Still, five years later, no one has been sentenced to prison time. Seven people have pleaded no contest to misdemeanors as parts of plea deals, while others — including some of the highest-level employees — have cases still pending.
“Whether they plea bargain out or actually do jail time, I think it would mean a lot to the community,” said Eric Mays, a Flint City Council member who is not related to Melissa Mays. He added: “We are in a watching-every-step-of-the-way mode.”
Some of the Flint leaders who stood before the cameras, toasting the city’s new water supply, are gone — at least partly because of the water.
A re-election bid by Mr. Walling, a Flint native and Rhodes scholar who seemed to have a promising political career ahead, fell apart in late 2015 as test results confirmed what residents had been worried about for months.

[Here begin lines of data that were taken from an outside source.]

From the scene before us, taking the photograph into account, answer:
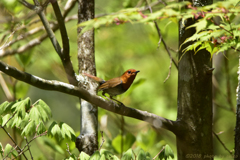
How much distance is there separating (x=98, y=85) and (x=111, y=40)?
194 inches

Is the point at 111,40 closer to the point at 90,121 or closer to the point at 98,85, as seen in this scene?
the point at 98,85

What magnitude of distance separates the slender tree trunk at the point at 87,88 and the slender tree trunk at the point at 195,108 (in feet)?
3.73

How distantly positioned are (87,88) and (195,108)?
150cm

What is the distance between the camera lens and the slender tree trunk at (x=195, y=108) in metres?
3.04

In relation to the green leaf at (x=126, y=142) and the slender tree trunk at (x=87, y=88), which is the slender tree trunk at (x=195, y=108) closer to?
the slender tree trunk at (x=87, y=88)

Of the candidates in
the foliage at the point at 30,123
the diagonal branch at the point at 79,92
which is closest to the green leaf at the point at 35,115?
the foliage at the point at 30,123

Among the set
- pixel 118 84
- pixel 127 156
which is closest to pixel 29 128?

Others who are gone: Mr. Snyder, Michigan’s governor at the time; a manager appointed by the state to oversee Flint’s finances; and numerous state and local employees who were involved in the city’s water system.
Mr. Snyder was prevented from seeking re-election by term limits. But Flint was perhaps the most difficult chapter of his eight years in office. Mr. Snyder was not charged with wrongdoing, but some of his administration’s leaders were, and some residents blamed him.
Mr. Mays, the councilman, said he had seen progress since the city was released from state oversight and since Gov. Gretchen Whitmer, a Democrat, took office this year.
Ms. Weaver, too, sounded hopeful.
“I don’t say it’s over,” Ms. Weaver said, but “we’re moving from crisis to recovery, and you can see the progress that we’ve made.”